Task 1: In the heat tracing text, where should steam tracing supply lines be taken from?
Task 2: Reproduce everything in the heat tracing text from "General Requirements for" down to "oil, glycol, etc.).".

== Document text

General Requirements for Heat Tracing

General rules for Steam Tracing

  • Steam tracing supply lines shall be taken from the top of the supply header to assure dry quality steam.
  • Identify the locations for steam tracing supply manifolds and condensate manifolds early in design to reserve space in plant layout. This applies to non-steam supply and returns manifolds (hot oil, glycol, etc.).
  • Allow for an increase in insulation sizing to allow for tracers.

Instrument Application for heat tracing

In-line instruments can also be required to be heat traced as process condition dictates. In that case, Piping need to provide steam supply and condensate collection manifolds for all other instruments. The break between Piping  Traced Instruments and Control Systems traced instruments will match the drawing break between the two departments.

====
== Available data

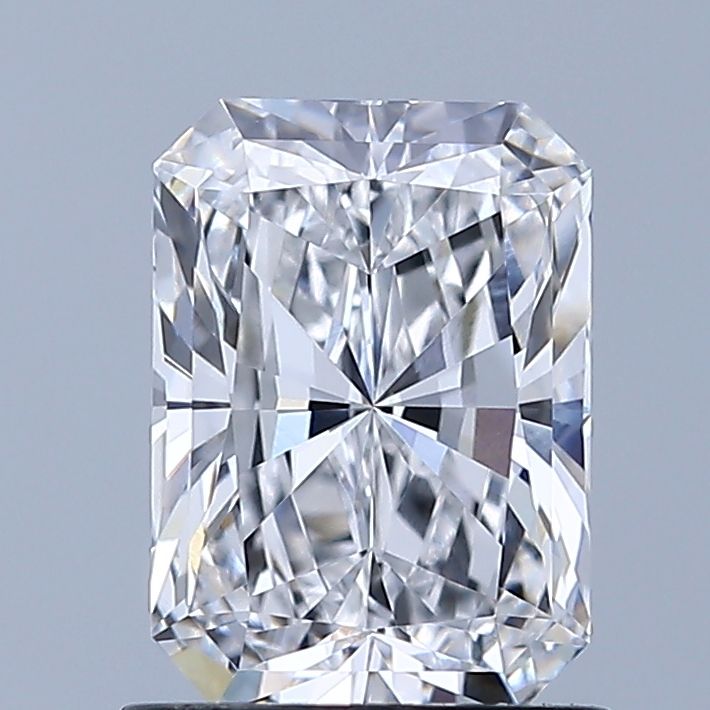 1.21 ct. radiant Lab Grown Diamond front image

====

Exercise result 1: From the top of the supply header.

Exercise result 2:
General Requirements for Heat Tracing

General rules for Steam Tracing

  • Steam tracing supply lines shall be taken from the top of the supply header to assure dry quality steam.
  • Identify the locations for steam tracing supply manifolds and condensate manifolds early in design to reserve space in plant layout. This applies to non-steam supply and returns manifolds (hot oil, glycol, etc.).